• BRIEF: Reproduce the records below verbatim, beginning with the line that contains "In the snapshot" and continuing through the last line of the records, both included.
▬▬▬▬▬▬▬▬▬▬
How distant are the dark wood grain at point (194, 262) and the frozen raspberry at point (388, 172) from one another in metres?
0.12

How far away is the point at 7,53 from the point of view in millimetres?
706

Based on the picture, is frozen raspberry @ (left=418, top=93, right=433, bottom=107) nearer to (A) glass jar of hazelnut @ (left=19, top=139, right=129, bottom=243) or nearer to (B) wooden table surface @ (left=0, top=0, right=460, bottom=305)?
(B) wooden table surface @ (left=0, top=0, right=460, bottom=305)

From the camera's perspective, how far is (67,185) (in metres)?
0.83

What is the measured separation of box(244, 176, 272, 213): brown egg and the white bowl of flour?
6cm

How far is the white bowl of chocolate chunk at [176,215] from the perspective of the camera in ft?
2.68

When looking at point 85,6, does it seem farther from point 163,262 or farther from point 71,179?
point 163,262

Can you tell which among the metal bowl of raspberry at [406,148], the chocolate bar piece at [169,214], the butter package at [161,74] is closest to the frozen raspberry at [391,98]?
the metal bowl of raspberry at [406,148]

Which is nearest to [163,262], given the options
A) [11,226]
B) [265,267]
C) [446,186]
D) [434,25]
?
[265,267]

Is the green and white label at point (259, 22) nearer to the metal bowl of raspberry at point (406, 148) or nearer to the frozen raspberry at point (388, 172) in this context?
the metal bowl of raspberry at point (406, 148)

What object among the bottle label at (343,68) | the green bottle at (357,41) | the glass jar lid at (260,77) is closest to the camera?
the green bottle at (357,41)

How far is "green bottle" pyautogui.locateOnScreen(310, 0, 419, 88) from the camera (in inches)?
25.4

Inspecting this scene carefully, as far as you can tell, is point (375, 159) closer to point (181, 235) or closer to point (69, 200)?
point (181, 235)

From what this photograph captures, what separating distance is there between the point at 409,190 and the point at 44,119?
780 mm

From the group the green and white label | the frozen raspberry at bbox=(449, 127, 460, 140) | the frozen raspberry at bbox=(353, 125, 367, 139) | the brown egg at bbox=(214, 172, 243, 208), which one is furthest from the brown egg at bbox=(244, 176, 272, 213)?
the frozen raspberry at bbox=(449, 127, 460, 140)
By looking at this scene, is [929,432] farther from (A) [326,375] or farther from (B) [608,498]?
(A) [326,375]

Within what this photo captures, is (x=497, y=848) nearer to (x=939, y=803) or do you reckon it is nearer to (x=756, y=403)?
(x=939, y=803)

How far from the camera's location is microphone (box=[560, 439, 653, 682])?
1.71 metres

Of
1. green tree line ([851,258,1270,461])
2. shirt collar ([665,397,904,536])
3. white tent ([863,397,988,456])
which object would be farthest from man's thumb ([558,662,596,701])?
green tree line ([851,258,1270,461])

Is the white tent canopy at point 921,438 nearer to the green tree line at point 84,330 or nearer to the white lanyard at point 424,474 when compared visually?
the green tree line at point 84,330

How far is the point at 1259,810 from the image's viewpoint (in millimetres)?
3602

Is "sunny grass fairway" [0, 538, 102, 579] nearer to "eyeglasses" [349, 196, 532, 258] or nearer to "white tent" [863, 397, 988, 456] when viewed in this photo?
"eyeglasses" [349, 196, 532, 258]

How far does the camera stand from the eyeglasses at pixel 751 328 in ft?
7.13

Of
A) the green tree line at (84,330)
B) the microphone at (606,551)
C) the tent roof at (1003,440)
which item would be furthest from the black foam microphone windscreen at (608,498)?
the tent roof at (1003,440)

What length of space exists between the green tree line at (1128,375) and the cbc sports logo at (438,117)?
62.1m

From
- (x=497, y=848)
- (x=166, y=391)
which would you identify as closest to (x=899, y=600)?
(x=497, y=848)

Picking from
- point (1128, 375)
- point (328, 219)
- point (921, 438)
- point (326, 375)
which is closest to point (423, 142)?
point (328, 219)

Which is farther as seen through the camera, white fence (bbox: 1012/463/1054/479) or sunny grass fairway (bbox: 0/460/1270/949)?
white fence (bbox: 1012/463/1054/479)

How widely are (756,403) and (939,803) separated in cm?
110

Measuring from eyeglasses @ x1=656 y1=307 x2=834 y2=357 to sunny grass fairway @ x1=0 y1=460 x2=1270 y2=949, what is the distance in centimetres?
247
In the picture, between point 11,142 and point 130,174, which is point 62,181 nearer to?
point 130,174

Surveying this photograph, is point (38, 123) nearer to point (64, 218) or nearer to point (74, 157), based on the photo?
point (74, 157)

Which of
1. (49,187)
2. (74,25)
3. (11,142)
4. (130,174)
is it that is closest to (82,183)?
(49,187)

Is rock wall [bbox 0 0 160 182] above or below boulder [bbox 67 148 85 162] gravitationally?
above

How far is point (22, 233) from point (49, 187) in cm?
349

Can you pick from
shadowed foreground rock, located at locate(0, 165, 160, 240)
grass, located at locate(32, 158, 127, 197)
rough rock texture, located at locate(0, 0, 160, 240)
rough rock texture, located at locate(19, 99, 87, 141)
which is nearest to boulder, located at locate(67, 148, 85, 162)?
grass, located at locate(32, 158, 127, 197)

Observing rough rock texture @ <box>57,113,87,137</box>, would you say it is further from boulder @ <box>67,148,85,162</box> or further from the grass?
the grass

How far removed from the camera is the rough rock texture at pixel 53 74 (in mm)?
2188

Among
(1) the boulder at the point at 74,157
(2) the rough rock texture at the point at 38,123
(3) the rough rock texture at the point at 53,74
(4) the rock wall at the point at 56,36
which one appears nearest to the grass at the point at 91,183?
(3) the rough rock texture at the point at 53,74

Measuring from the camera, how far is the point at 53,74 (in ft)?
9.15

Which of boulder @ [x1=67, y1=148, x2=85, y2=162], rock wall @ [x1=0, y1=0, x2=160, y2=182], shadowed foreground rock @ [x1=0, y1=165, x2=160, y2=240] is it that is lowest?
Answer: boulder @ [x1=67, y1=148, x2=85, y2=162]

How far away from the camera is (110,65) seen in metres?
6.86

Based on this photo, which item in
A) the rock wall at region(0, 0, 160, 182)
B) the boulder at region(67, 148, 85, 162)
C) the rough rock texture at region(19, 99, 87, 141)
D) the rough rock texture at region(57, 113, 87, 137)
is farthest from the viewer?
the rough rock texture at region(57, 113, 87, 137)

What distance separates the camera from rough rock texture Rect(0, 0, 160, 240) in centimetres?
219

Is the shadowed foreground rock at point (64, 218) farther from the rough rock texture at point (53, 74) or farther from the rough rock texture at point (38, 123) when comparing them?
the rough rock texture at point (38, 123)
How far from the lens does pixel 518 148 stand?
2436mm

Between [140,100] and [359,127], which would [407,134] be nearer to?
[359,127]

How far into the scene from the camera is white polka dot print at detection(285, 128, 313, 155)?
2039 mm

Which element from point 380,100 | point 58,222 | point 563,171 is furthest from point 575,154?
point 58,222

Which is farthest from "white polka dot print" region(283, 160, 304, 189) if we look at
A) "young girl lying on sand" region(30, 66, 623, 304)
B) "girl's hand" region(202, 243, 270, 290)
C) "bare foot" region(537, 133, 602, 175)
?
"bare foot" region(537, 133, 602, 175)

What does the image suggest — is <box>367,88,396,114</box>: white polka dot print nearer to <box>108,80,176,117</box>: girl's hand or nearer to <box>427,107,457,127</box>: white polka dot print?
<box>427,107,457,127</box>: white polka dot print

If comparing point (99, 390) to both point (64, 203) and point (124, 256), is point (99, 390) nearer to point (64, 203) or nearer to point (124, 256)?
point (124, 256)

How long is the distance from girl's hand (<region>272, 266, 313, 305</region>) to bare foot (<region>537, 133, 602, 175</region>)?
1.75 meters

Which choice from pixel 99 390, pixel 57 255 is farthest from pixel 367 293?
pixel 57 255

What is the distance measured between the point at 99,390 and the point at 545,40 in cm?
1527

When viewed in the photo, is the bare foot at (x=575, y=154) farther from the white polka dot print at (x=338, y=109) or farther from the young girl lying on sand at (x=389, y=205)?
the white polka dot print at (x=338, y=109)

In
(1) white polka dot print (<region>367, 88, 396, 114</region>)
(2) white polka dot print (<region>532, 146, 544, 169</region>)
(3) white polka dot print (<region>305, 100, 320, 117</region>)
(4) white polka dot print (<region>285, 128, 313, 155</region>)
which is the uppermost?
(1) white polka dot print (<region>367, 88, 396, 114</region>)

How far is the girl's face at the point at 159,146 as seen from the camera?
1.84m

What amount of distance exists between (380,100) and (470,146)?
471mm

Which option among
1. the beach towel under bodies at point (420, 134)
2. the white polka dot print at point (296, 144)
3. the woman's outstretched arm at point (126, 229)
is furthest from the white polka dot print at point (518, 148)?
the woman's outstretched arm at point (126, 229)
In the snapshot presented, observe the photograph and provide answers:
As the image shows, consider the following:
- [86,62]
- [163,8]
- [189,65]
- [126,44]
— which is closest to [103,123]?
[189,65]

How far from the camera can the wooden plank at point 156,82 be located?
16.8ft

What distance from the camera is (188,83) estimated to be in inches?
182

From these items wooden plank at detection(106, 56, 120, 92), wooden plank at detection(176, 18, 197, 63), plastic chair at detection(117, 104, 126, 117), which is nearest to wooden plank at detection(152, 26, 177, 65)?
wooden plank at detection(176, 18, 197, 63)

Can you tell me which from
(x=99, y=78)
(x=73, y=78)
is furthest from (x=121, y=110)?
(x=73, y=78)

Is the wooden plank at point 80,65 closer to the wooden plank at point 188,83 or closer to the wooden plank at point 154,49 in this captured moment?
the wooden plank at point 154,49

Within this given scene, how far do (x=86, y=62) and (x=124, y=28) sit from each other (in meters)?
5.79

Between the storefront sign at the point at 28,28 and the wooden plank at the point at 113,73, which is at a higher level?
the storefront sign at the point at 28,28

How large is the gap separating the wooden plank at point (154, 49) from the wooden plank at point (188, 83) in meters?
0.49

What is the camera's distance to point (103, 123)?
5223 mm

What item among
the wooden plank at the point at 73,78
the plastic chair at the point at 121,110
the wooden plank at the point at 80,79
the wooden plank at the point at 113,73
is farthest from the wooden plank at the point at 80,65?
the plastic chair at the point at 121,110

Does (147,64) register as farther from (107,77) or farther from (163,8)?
▬▬▬▬▬▬▬▬▬▬
• PROBLEM SOLUTION:
In the snapshot presented, observe the photograph and provide answers:
As the image shows, consider the following:
- [86,62]
- [163,8]
- [189,65]
- [126,44]
— which is closest to [103,123]?
[189,65]

How far from the camera can the wooden plank at point 156,82 be located?
16.8ft

What distance from the camera is (188,83) estimated to be in inches?
182

From these items wooden plank at detection(106, 56, 120, 92), wooden plank at detection(176, 18, 197, 63), plastic chair at detection(117, 104, 126, 117), which is nearest to wooden plank at detection(152, 26, 177, 65)?
wooden plank at detection(176, 18, 197, 63)

Can you tell me which from
(x=99, y=78)
(x=73, y=78)
is furthest from (x=121, y=110)?
(x=73, y=78)

Is the wooden plank at point 80,65 closer to the wooden plank at point 188,83 or closer to the wooden plank at point 154,49 in this captured moment?
the wooden plank at point 154,49

Within this given scene, how far do (x=86, y=62) and (x=124, y=28) sit from each other (in meters)?
5.79

Between the storefront sign at the point at 28,28 and the wooden plank at the point at 113,73, which is at a higher level?
the storefront sign at the point at 28,28

How large is the gap separating the wooden plank at point (154, 49) from the wooden plank at point (188, 83) in meters?
0.49

What is the camera's distance to point (103, 123)?
5223 mm

What item among
the wooden plank at the point at 73,78
the plastic chair at the point at 121,110
the wooden plank at the point at 80,79
the wooden plank at the point at 113,73
is farthest from the wooden plank at the point at 80,65?
the plastic chair at the point at 121,110

Does (147,64) register as farther from (107,77) or farther from (163,8)?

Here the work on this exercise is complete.